Vincenzo Martinelli, Gerardo Pepe, Franco Cirelli, Davide Baronti e Carmelo Corso.
Sono le cinque persone che da lunedì mattina non ci sono più perché hanno avuto "l'ardire" di recarsi a lavoro. Gli ultimi cinque lavoratori di un'interminabile catena che per i soli primi dieci mesi dell'anno contava già 890 vittime. E che saranno "gli ultimi" solo per pochi giorni, perché verranno tristemente sostituiti da altri. Dai prossimi, che come tutti gli altri saranno considerati per pochi istanti, al massimo giorni, come martiri di qualcosa più grande e cattivo di loro: il lavoro.
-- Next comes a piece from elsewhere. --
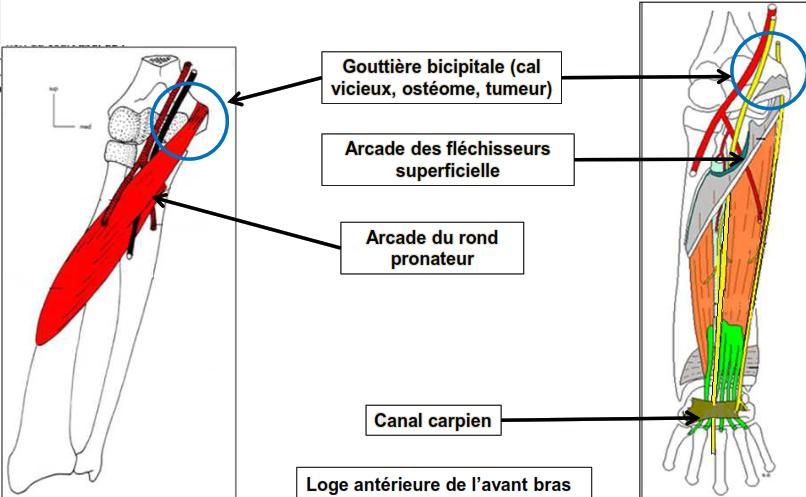 anatomie clinique PAR COMPRESSION au niveau 1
Qualche indignazione variegata, un sottosegretario a portare cordoglio, due/tre ore di sciopero di una parte di lavoratori e poi via andare. Passeranno la scena a qualcun altro che farà la loro fine o ad altre vittime, magari di qualche altra tragedia atmosferica visto il periodo o sociale/culturale come la violenza sui considerati diversi o più deboli visto il tristissimo panorama in cui viviamo. Ovviamente si andrà oltre, come sempre, senza minimamente affrontare le cose nel profondo, nessuna. D'altronde il fatto di inviare "un sottosegretario a caso" del Governo per portare la propria vicinanza - dopo quella ordinaria espressa con le più convenzionali parole del caso - fa capire quanto questa tragedia abbia colpito davvero chi è al comando della baracca. A parole. Ovviamente e soltanto.
Ma d'altronde va bene così. Non è soltanto alla guerra che ci siamo tristemente abituati. Alle tragedie sul lavoro evidentemente anche. All'indifferenza generale ed istituzionale pure. Lunedì l'ennesima conferma. Ma per fortuna arriva Natale a breve. Qualcosa a cui "non ci siamo abituati" ma che fa da sempre parte delle nostre più importanti e sacre abitudini. Menomale va che arriva, così potremo tutti far finta di essere più buoni. Chissà come saranno felici Vincenzo, Gerardo, Franco, Davide e Carmelo di vederla tutta questa bontà dal posto dove l'esplosione li ha portati.
Nel peso inutile che possono avere rispetto a questa tragedia, le mie condoglianze più vere alle loro famiglie.